I also thought the dialogue was stilted (a lot like G. Lucas' dialogue in some respects). This is a problem with a lot of fantasy novels/movies these days - they all have to speak in this weird "high" dialect.
I thought chapter four and seven and fifteen were pretty much wasted pages. It seems like York wrote a book, then was told to make it longer, so he inserted chapters where people just talk about what Anok is doing or just did, so we get constant reminders of what is going on - kind of like a soap opera, so people who missed a a day can get caught back up. Chapter 23 worked that way, for example.
The treatment of the gods as real also dismayed me. Very high-fantasy and cheesy. The magic seemed a little over the top also. The last lines of chapters 23 and 24 really made me cringe, though.
It is too bad the author did not set up one particular character as a true friend so that the 'betrayal' at the end was a shocker. Instead it was totally expected by me. It was pre-ordained when the author introduced the character that he would continually be betraying Anok. I will wager the character continues to do that in a totally predictable manner for the rest of the series.

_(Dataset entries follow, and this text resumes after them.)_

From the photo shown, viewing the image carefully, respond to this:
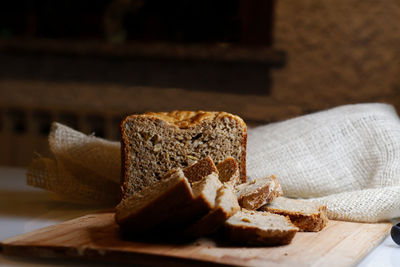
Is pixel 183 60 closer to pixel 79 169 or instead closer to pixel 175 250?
pixel 79 169

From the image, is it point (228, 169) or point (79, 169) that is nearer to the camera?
point (228, 169)

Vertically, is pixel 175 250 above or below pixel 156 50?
below

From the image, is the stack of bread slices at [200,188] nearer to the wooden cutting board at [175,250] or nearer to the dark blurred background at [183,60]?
the wooden cutting board at [175,250]

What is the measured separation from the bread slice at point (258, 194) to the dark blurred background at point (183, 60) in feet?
5.82

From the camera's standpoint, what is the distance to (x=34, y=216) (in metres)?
1.74

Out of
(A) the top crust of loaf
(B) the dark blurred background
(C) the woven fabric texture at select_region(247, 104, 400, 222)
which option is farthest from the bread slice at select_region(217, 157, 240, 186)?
(B) the dark blurred background

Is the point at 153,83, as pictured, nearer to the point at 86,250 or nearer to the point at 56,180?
the point at 56,180

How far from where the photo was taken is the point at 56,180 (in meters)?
1.92

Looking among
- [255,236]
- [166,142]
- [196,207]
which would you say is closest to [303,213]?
[255,236]

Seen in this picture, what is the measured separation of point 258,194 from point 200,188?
0.24m

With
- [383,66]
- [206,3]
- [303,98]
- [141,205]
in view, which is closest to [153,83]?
[206,3]

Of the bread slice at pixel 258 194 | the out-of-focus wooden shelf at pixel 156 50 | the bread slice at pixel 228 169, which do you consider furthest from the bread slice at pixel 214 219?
the out-of-focus wooden shelf at pixel 156 50

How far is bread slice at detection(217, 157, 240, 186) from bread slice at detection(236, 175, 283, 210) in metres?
0.07

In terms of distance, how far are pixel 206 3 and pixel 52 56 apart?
1.25 m
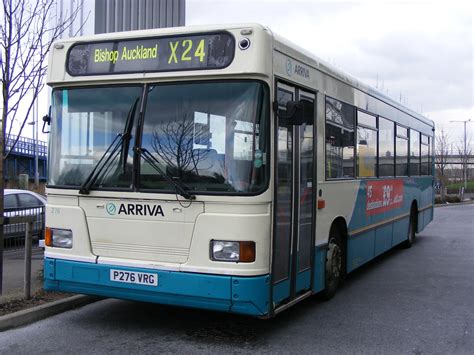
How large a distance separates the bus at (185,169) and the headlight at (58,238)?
0.04 ft

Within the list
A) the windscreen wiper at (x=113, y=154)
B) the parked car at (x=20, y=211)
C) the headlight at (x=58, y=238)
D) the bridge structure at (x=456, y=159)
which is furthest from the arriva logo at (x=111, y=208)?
the bridge structure at (x=456, y=159)

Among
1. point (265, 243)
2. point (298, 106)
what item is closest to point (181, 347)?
point (265, 243)

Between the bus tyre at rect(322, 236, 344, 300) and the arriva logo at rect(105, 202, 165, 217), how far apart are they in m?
2.62

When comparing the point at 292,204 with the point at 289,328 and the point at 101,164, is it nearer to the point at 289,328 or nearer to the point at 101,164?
the point at 289,328

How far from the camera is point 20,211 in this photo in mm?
12258

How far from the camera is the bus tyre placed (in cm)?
703

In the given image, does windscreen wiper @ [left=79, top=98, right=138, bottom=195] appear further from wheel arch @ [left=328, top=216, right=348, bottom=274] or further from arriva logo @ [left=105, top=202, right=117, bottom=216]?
wheel arch @ [left=328, top=216, right=348, bottom=274]

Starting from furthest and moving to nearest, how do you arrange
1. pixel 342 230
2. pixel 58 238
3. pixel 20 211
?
pixel 20 211 < pixel 342 230 < pixel 58 238

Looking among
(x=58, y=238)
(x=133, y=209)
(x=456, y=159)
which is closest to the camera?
(x=133, y=209)

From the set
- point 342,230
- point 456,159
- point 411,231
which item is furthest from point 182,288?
point 456,159

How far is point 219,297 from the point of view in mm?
5059

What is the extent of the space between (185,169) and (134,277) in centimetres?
117

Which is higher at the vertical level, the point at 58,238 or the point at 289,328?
the point at 58,238

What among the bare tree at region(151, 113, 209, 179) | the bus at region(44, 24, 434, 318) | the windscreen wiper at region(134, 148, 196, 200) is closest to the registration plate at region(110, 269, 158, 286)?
the bus at region(44, 24, 434, 318)
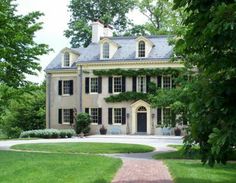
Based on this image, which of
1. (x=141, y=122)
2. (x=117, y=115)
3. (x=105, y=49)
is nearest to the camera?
(x=141, y=122)

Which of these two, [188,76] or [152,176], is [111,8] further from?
[152,176]

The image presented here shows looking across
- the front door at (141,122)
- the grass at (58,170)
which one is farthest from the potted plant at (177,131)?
the grass at (58,170)

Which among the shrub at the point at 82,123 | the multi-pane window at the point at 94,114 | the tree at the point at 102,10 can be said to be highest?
the tree at the point at 102,10

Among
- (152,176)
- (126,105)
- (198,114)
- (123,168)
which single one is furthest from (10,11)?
(126,105)

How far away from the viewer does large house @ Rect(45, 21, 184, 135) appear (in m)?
39.5

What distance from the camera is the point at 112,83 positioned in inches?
1607

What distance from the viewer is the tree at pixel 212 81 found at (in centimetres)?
Result: 809

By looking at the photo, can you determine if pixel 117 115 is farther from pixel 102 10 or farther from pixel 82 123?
pixel 102 10

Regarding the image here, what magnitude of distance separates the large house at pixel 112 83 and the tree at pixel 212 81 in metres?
28.9

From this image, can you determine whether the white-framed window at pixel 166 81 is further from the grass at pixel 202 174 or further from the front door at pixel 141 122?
the grass at pixel 202 174

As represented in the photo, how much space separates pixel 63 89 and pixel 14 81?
66.5ft

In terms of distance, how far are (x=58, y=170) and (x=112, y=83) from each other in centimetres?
2696

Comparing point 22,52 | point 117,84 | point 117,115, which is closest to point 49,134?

I will admit that it was a lot faster and easier to read and digest than Coleman's fragmented novels; York drew me into his version of the world far better than Coleman did. I did like a lot of his descriptions (I like the Festival) but Anok's companions are little more than window dressing. Some parts, like Chapter 16, were successfully suspenseful. I would say it is on par with most of the pastiches.